Claude Code's safety hook may also block git push until you say one of the explicit phrases (push my changes, push for me, commit and push, please git push) in your message to it. That's a separate guardrail layered on top of authentication — auth determines can, the phrase determines should. Both must pass.

Troubleshooting

SymptomCauseFix
Permission denied (publickey) on ssh -T git@codeberg.orgPublic key not added to Codeberg, or wrong key file referenced in ~/.ssh/configRe-paste ~/.ssh/id_ed25519_codeberg.pub at https://codeberg.org/user/settings/keys. Verify IdentityFile in ~/.ssh/config.
SSH config block is being interpreted as shell commands (Host: command not found)Pasted block into the shell instead of into ~/.ssh/configUse the cat >> ~/.ssh/config <<'EOF' heredoc from Step 3.
Every git push asks for the passphrasekeychain not installed or not added to ~/.bashrcStep 5. After editing ~/.bashrc, open a new terminal — keychain only runs on shell start.
Claude Code's Bash hangs on git push and never returnsClaude Code's shell doesn't have SSH_AUTH_SOCK — the WSL session it launched from had no agentRun keychain ~/.ssh/id_ed25519_codeberg in any shell on the same WSL instance. New Claude Code Bash calls pick up the agent automatically.
tea pulls list errors with could not open a new TTYtea is asking for an interactive login selection because no default was setRun tea login default codeberg. Or pass --login codeberg to every command.
tea login add succeeds but tea pulls create says "401 Unauthorized"Token lacks write:repository or write:issueRegenerate the token with the scopes from Step 7. tea login delete codeberg && tea login add ....
Pushed a branch but no PR appears in the Codeberg UIBranches and PRs are separate — pushing a branch never creates a PR by itselfRun tea pulls create --base development --head <branch> --title "..." --description "..." or open it via the web UI.
Claude Code refuses to git push even though SSH worksThe safety hook requires an explicit authorisation phraseReply to Claude with "push my changes", "push for me", "commit and push", or "please git push".
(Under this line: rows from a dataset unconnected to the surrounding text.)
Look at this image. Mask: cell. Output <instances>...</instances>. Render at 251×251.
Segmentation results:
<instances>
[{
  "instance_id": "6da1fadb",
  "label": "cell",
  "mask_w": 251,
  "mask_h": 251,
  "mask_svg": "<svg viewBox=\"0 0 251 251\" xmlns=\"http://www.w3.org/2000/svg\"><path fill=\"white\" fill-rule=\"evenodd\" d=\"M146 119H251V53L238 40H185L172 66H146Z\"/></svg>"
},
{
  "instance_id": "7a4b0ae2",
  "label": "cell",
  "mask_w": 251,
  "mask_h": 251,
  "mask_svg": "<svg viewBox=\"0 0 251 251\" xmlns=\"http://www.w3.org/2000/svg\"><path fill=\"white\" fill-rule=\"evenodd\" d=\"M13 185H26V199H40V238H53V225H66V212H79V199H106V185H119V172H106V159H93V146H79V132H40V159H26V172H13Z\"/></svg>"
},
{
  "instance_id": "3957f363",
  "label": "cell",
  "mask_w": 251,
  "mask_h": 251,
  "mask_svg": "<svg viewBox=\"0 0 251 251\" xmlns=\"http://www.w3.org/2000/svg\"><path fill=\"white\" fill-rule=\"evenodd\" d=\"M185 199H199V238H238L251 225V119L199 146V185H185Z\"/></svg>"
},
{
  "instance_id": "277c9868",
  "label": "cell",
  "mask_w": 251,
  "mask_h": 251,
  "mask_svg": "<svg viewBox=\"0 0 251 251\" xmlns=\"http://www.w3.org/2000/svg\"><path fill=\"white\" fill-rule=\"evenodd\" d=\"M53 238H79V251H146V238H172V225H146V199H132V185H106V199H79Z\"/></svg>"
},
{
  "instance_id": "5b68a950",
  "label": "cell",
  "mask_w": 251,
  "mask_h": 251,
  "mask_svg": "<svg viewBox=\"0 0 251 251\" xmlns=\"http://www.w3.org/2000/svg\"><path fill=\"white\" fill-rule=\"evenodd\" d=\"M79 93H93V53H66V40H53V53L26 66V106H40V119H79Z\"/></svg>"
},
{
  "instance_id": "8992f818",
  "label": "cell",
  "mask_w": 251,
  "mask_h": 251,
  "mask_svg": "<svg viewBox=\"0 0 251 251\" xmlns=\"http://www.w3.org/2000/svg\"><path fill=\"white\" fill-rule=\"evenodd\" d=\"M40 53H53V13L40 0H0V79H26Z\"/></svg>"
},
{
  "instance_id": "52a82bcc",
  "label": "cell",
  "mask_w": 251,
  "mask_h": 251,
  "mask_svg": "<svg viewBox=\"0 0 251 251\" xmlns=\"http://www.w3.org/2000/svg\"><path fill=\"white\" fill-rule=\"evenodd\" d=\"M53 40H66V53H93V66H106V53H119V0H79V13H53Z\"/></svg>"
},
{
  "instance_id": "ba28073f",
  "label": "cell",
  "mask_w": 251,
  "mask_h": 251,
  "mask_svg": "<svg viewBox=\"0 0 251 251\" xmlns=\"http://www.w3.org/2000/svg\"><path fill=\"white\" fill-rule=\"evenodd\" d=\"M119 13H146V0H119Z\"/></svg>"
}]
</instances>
Bidirectional / migration notes

The migration to Codeberg may reverse — Conduction's tooling is being kept bidirectional, not Codeberg-only:

  • The same SSH key works on GitHub too — add the same .pub to https://github.com/settings/keys and your existing GitHub workflow keeps working unchanged.
  • Skills that talk to git hosts (create-pr, review-pr, report-out, opsx-*) detect the platform from the git remote URL and dispatch to tea / gh / glab accordingly. No skill is Codeberg-only.